Real-Time Energy Grid Monitoring with Stream Processing
Energy grids require real-time monitoring of power generation, consumption, grid stability, and renewable energy output. Streaming SQL processes smart meter data, grid sensor readings, and weather feeds to detect anomalies, optimize load balancing, and manage renewable intermittency.
Grid Monitoring Views
-- Real-time grid load
CREATE MATERIALIZED VIEW grid_load AS
SELECT region, substation_id,
SUM(power_kw) FILTER (WHERE type='generation') as generation_kw,
SUM(power_kw) FILTER (WHERE type='consumption') as consumption_kw,
SUM(power_kw) FILTER (WHERE type='generation') - SUM(power_kw) FILTER (WHERE type='consumption') as surplus_kw,
CASE WHEN SUM(power_kw) FILTER (WHERE type='consumption') > SUM(power_kw) FILTER (WHERE type='generation') * 0.9
THEN 'HIGH_LOAD' ELSE 'NORMAL' END as load_status
FROM grid_events WHERE ts > NOW()-INTERVAL '5 minutes'
GROUP BY region, substation_id;
-- Renewable energy output tracking
CREATE MATERIALIZED VIEW renewable_output AS
SELECT source_type, region,
SUM(power_kw) as current_output_kw,
AVG(efficiency_pct) as avg_efficiency
FROM renewable_events WHERE ts > NOW()-INTERVAL '15 minutes'
GROUP BY source_type, region;
Frequently Asked Questions
Why does the energy grid need streaming analytics?
Grid stability requires sub-second awareness of supply/demand balance.

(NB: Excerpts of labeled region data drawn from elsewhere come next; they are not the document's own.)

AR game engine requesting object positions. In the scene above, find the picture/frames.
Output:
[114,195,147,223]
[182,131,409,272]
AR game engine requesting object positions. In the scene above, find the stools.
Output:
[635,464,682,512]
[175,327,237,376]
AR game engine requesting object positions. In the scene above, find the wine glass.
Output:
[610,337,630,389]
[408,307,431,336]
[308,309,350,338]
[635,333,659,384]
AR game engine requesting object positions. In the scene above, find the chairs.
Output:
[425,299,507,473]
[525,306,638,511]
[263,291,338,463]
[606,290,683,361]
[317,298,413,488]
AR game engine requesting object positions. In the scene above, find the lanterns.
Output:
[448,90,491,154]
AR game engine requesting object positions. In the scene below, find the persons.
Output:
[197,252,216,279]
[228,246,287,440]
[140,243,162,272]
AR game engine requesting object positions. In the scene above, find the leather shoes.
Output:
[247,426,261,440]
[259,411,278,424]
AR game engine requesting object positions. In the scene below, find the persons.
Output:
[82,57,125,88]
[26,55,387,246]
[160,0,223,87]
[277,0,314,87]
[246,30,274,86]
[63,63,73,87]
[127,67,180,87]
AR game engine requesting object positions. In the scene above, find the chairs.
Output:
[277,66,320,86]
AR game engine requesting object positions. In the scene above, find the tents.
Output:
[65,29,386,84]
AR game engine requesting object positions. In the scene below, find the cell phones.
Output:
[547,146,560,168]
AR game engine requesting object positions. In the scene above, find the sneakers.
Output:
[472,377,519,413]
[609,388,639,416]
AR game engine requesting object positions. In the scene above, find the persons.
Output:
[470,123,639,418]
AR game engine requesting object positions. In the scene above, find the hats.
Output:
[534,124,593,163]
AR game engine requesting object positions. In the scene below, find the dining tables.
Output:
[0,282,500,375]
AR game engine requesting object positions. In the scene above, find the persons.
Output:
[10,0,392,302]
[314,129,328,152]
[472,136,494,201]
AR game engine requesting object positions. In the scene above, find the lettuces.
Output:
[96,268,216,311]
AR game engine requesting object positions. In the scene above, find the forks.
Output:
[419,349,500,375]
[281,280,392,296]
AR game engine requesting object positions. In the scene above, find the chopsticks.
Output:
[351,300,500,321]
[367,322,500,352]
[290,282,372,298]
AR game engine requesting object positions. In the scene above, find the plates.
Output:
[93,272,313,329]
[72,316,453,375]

A sudden cloud cover reducing solar output or a spike in consumption from an EV charging station must be detected and compensated immediately.
Can RisingWave process smart meter data?
Yes. Smart meters generate readings every few seconds. RisingWave processes millions of meter readings with streaming SQL, computing grid load, detecting anomalies, and triggering demand response.